══ EXCERPT TO READ

A.4    INFLATION AND THE REAL COST OF CAPITAL
       The WACCs estimated above for private and public entities are nominal rates of discount.
To find real or inflation-adjusted cost of capital, we must estimate investors' expected rate of
inflation over the long term.

       The expected change in the rate of inflation over the next 20 years can be approximated
from the difference in current short-term and long-term interest rates after adjustment for
investors' liquidity preferences. Liquidity preference has been estimated to be about 1 percent.
However, the current difference between short- and long-term interest rates is observed to be
1.89 percent (9.11 - 7.22). This indicates that inflation is expected to be approximately 0.89
percentage points over the current level for the next 20 years.

       Current inflation expectations over the short term generally match recent actual rates of
inflation. Recent actual rates of inflation have roughly averaged 3.50 percent (see Standard &
Poors Statistical Service). Therefore the expected average rate of inflation over the next 20 years
is estimated to be 4.39 percent (0.0350+0.0089).

════
══ RAW DATA

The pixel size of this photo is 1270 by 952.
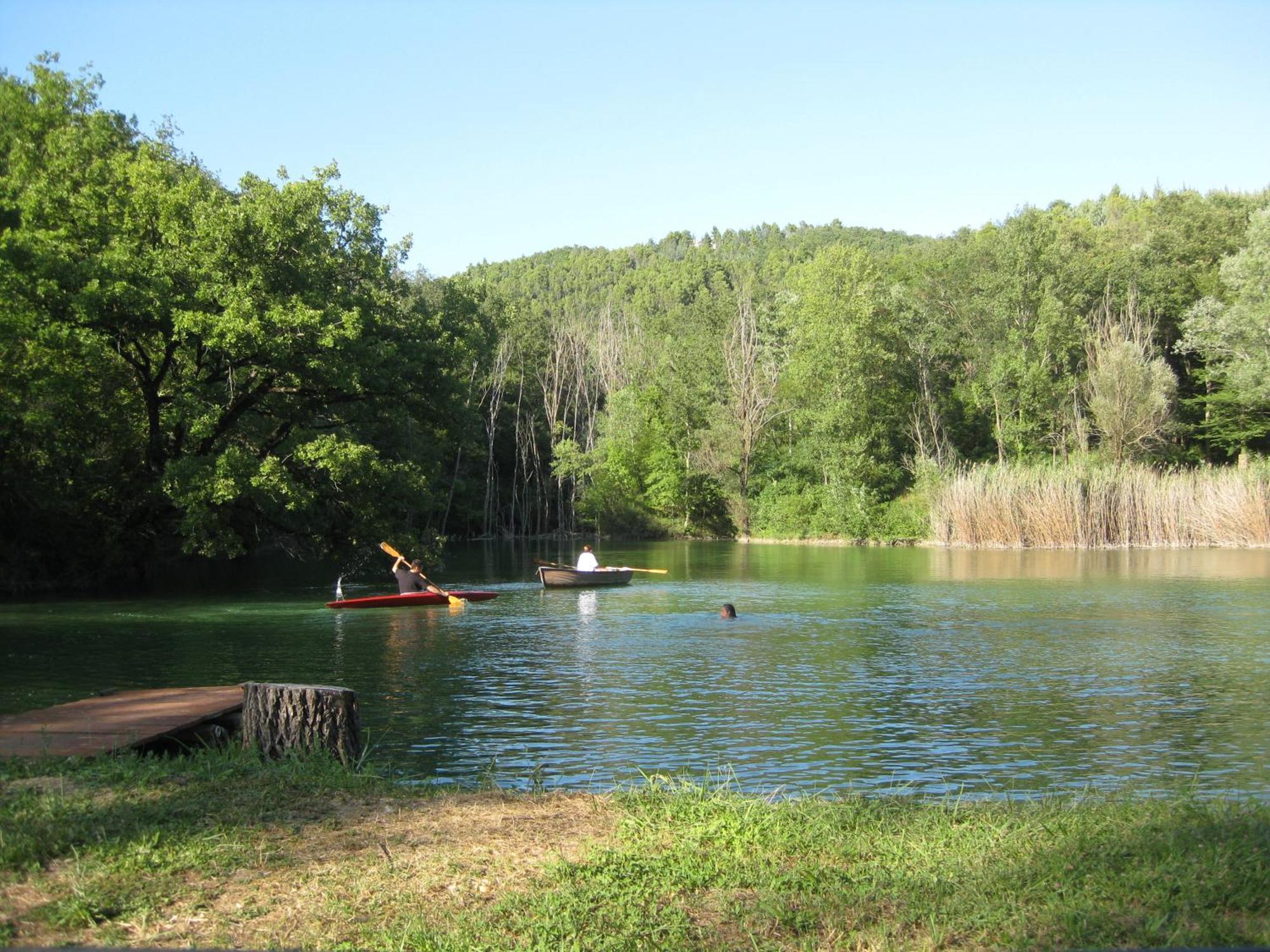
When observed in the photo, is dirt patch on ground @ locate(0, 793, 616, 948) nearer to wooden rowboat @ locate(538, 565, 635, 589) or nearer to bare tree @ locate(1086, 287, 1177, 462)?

════

= THINGS TO DO =
**1.** Answer these from the section on inflation and the real cost of capital, one line each:
(a) At about what level has liquidity preference been estimated?
(b) What difference between short- and long-term interest rates is currently observed, and from which two rates?
(c) At roughly what rate have recent actual inflation rates averaged?
**2.** Using the section on inflation and the real cost of capital, explain how it arrives at 4.39 percent as the expected average inflation rate over the next 20 years.
**3.** Pick up the section on inflation and the real cost of capital after its last sentence and carry it on.

= ANSWERS PER TASK =
**1.**
(a) About 1 percent.
(b) 1.89 percent, from 9.11 and 7.22.
(c) Roughly 3.50 percent.

**2.** The observed 1.89 percent gap between short- and long-term interest rates, less a liquidity preference of about 1 percent, indicates that inflation will run about 0.89 percentage points above its current level. Short-term inflation expectations generally match recent actual inflation, which has averaged about 3.50 percent. Adding 0.89 to 3.50 gives 4.39 percent.

**3.**
       Another way of estimating the expected rate of inflation is to assume that the real
discount rates determined by past nominal rates of return and inflation are still being earned by
today's investors.  Historically, real discount rates appear to have been in the 3 to 4 percent
range. Applying the 4 percent figure to virtually risk-free, long-term treasury bills circulating
today yields an estimate of the expected rate of inflation of 4.91 percent [(0.0911 - 0.04)/1.04],

       Estimates of the private and public real WACC under different estimates of expected
inflation and the nominal WACC are shown on Table A-5.  The wide range in values highlights
the uncertainty associated with estimation of a real WACC, making selection of a particular
value for use in this impact analysis somewhat arbitrary.  Given this uncertainty, rounded real
WACC values of 8 and 4 were selected for private and public entities respectively. The former is
in the neighborhood of estimates provided by two of the three methods used to estimate the cost
of equity capital. The latter is the rounded value of the average of the two estimates of the public
entity real WACC in Table A-5. One should note again that these estimates are approximate and
that the real WACC will vary substantially across individual firms and public entities.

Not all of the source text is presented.